- 132
Continental Army. Newburgh Encampment
Description
- manuscript journal
105 pages (5 7/8 x 7 3/8 in.; 149 x 188 mm), mostly written recto and verso; some scattered staining, 2 leaves at end loose. Contemporary calf-backed pastepaper boards; a bit worn.
Catalogue Note
The Newburgh Addresses and the founding of the Society of the Cincinnati. The present journal provides a contemporary witness to the crisis that beset George Washington's Army at its winter camp in Newburgh, New York. The American officer corps was plagued by the financial anxieties that existed almost since the regular army had been authorized by Congress. Many officers had not been paid for nearly four years, and Congress had made no provision for providing any sort of pension or annuity for retired officers. On 10 March 1783, several inflammatory petitions were anonymously circulated throughout the officer corps. The petitions, which became known as the "Newburgh Addresses" implicitly invited a military coup and explicitly called for a meeting of officers the next day to formulate a plan of action. Washington forbade the meeting the following morning in his general orders for the day, and while a final crisis was averted, tensions ran high in camp for several weeks.
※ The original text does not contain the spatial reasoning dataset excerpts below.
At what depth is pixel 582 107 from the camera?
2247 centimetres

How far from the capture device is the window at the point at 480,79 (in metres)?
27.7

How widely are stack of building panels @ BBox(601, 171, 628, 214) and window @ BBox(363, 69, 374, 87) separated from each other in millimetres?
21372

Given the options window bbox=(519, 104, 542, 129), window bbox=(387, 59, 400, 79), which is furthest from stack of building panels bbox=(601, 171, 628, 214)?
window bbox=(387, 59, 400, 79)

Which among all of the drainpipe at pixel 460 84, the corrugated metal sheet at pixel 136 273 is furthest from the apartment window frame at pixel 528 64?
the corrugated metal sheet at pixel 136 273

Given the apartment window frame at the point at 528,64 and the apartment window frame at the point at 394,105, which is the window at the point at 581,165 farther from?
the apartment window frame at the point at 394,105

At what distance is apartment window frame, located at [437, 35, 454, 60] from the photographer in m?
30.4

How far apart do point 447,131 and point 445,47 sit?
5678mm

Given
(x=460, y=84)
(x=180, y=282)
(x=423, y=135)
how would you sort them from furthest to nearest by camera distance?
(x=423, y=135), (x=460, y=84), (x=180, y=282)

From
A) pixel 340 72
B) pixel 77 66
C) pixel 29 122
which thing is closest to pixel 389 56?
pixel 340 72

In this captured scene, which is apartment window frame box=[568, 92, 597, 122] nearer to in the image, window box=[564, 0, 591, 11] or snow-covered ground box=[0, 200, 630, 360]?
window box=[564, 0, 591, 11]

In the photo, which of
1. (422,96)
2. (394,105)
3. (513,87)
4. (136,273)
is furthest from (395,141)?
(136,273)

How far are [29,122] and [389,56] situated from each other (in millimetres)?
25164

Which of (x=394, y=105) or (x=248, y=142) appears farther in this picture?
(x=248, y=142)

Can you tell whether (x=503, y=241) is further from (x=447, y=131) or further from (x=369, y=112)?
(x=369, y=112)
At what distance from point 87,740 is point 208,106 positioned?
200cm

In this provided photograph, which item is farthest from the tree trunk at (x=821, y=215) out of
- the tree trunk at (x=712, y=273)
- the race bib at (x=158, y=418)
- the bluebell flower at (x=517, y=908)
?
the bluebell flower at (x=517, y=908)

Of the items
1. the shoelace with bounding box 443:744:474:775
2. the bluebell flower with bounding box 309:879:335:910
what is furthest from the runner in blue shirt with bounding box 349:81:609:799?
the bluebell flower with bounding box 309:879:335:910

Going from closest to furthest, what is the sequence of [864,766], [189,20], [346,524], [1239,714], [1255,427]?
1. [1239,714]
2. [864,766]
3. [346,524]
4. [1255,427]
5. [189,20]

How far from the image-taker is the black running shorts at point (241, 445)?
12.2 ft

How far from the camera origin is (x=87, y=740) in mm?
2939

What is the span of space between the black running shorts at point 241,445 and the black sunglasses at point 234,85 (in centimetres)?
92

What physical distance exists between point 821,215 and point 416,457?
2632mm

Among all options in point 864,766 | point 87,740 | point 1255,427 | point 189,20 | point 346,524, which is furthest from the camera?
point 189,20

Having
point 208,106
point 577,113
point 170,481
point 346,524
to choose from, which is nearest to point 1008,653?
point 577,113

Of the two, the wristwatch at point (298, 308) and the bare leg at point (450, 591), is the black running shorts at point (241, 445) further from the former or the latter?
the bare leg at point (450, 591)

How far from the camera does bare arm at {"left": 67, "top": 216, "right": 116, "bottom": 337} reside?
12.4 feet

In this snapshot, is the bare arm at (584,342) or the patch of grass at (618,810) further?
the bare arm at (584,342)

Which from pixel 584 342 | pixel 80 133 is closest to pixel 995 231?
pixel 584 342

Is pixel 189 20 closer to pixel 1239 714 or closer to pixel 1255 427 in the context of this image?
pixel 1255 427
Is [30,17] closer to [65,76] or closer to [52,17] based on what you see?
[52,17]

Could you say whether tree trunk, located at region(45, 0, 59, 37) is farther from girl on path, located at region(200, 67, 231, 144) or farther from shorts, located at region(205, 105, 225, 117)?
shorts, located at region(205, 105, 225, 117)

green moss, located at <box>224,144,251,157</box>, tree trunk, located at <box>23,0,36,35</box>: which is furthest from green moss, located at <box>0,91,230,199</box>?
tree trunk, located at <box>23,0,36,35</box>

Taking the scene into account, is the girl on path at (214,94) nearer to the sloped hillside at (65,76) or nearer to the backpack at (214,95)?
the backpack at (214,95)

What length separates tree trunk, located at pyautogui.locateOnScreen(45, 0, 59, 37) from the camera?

Smith's journal records all of the vital documents pertaining to the Newburgh Conspiracy, including the petition of 10 March; relevent extracts from Washington's general orders of 11 March; a second anonymous letter of 12 March; Washington's response of 15 March; and several other related papers, including recently approved resolves of Congress authorizing half-pay pensions for most Continental officers.
An outgrowth of the Newburgh Conspiracy was the founding, in May of that year, of the Society of the Cincinnati, a fraternity of Revolutionary officers. Working with a few cohorts, General Henry Knox drafted the constitution, or "Institution," of the Society, and Smith includes a very early copy of the Instutution and its three guiding principles: "An incessant attention to preserve inviolate those exalted rights and liberties of human nature," "An unalterable determination to promote and cherish between the respective States, that Union and National honor, so Essentially necessary to their happiness," and the rendering "permanant the cordial affection subsisting among the Officers."
This journal may have been kept by either of a pair of Ebenezer Smiths, both Continental officers and early members of the Society of the Cincinnati. The two had very similar service records. One was a private in the Lexington Alarm; a private and sergeant in Fellows' Massachusetts Regiment; an ensign in the 6th Continental Infantry, 1st January, 1776; rising by degrees to a captain in the Second Massachusetts. He served to 3 November 1783 and died in 1816.
The second Ebenezer Smith was a private and sergeant in a Massachusetts Regiment, September, 1775, to January, 1777; a first lieutenant in the Ninth Massachusetts, rising by promotion to captain in the Second Massachusetts. He served until 3 November 1783, but also saw service during the War of 1812 as a lieutenant colonel of the U.S. Infantry. He died on 4 September 1824.